Meno tasse per tutti

Guardavo una serie di grafici sul sito dell'ISTAT relativi alle spese pubbliche negli ultimi anni. Ci sono saldo primario, debito pubblico, indebitamento e pressione fiscale dal 2001 al 2012; saldo primario, debito pubblico e indebitamento ricalcano praticamente l'andamento del PIL, mentre mi ha colpito questo, di grafico, relativo alla pressione fiscale

Si nota un brusco aumento della pressione fiscale non nel 2008, anno dell'inizio della crisi o nel 2009, in cui il PIL italiano crollò, ma dal 2005, in corrispondenza con la finanziaria di Giulio Tremonti. Il 2005 è l'anno in cui l'UDC abbandona il governo e Siniscalco il ministero dell'economia.

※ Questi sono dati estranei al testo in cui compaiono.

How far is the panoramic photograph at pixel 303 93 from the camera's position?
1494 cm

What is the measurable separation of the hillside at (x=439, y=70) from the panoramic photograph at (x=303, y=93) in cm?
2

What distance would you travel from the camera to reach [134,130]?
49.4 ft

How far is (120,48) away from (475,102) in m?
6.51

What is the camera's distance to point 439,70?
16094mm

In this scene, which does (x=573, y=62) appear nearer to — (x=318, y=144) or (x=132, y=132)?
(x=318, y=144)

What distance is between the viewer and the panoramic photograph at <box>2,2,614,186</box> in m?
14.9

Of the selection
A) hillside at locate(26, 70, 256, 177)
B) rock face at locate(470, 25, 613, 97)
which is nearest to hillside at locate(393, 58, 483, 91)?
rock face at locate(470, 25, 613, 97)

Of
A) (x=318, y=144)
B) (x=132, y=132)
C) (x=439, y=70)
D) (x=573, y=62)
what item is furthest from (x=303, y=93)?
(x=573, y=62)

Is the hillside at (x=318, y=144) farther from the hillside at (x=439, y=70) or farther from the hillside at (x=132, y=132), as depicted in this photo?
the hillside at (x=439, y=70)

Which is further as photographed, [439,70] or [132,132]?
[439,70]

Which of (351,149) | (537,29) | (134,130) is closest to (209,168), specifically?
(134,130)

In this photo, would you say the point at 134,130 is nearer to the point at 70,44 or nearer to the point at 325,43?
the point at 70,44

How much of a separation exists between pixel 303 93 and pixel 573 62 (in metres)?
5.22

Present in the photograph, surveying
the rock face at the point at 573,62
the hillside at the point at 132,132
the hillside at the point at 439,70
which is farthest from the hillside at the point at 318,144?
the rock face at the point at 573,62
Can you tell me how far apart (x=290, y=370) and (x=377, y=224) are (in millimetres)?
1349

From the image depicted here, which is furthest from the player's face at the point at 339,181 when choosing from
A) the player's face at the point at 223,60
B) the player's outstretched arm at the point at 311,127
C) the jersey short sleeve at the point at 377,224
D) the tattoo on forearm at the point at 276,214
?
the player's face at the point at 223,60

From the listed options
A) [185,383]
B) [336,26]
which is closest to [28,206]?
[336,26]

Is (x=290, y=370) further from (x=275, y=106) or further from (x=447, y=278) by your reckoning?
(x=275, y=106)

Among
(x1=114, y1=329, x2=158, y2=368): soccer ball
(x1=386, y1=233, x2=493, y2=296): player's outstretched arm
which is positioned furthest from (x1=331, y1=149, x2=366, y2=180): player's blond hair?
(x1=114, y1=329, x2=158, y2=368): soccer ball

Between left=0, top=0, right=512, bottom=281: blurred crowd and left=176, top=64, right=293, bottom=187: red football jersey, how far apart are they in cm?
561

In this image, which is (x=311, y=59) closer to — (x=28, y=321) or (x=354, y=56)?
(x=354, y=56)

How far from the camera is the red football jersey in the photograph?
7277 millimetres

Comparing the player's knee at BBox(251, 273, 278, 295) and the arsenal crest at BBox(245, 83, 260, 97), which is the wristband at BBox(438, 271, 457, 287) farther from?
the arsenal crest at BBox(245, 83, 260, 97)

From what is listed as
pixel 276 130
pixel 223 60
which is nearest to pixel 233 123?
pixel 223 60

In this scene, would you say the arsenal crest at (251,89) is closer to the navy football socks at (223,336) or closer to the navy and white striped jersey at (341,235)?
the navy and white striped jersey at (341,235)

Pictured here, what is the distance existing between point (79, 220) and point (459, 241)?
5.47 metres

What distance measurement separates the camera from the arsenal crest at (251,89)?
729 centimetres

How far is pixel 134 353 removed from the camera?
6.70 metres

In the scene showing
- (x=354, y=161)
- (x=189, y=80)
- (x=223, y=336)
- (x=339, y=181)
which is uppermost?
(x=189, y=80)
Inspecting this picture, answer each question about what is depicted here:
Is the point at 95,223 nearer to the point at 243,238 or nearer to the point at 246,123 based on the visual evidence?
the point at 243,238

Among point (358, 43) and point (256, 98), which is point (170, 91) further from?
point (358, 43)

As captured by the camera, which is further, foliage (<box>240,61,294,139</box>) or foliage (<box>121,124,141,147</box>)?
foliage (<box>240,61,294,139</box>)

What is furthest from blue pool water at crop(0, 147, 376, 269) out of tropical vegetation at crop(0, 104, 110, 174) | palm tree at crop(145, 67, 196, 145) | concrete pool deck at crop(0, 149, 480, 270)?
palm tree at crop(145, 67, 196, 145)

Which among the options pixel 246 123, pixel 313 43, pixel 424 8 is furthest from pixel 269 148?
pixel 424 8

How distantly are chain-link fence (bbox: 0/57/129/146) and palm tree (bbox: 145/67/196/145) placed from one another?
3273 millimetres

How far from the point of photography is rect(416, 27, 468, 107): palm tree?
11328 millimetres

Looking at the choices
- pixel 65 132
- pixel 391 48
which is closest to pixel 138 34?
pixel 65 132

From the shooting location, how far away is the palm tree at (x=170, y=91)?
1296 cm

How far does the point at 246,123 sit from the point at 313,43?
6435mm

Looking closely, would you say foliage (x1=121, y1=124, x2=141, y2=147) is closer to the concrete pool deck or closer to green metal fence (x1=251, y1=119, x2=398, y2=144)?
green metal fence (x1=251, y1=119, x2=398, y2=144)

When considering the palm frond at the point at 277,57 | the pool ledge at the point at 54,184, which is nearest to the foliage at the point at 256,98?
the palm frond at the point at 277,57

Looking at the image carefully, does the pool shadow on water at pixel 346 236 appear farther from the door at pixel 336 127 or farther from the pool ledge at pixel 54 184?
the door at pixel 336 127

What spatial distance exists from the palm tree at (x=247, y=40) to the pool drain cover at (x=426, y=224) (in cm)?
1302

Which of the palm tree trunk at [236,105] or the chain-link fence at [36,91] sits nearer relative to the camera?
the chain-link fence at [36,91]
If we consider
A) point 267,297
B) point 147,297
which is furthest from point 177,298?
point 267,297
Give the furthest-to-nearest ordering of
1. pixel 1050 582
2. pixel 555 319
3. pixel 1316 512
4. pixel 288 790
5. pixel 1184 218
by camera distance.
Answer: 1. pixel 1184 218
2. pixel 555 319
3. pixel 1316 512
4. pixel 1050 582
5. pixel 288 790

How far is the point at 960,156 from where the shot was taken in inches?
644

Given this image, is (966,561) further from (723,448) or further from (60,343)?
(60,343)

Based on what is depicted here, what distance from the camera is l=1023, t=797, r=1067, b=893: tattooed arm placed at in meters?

Meno tasse per tutti, come promesso. Tasse dirette,  perché quelle indirette - che pagano i consumatori - sono aumentate in modo pazzesco. Per esempio, le assicurazioni auto sono quasi raddoppiate proprio per una tassa di Tremonti, come forse pochi sanno.

venerdì 2 agosto 2013

Tasse

Bersani si era presentato alle elezioni con lo slogan “l’Italia giusta”. Che significava: se vinciamo faremo pagare le tasse agli evasori (nel nostro Paese è impossibile che qualcosa venga detto i modo diretto). E ha perso le elezioni: Che sono state vinte invece dalle due forze “antitasse”. Infatti, se il Pdl dice chiaramente di essere un partito contrario per principio alla tassazione sul reddito e sul patrimonio (perché le tasse sui consumi, che sono uguali per tutt e che quindi pagano soprattutto i poveri, Tremonti le ha aumentate a dismisura), il partito di Grillo fa tante bellissime proposte spesso di sinistra, ma sul punto cruciale sia per l’economia sia per la società del Paese, e cioè la tassazione sul reddito e sul patrimonio, è dalla parte degli evasori e dei rentiers. Il che fa pensare che le interessanti proposte siano solo una cortina fumogena per nascondere il vero programma.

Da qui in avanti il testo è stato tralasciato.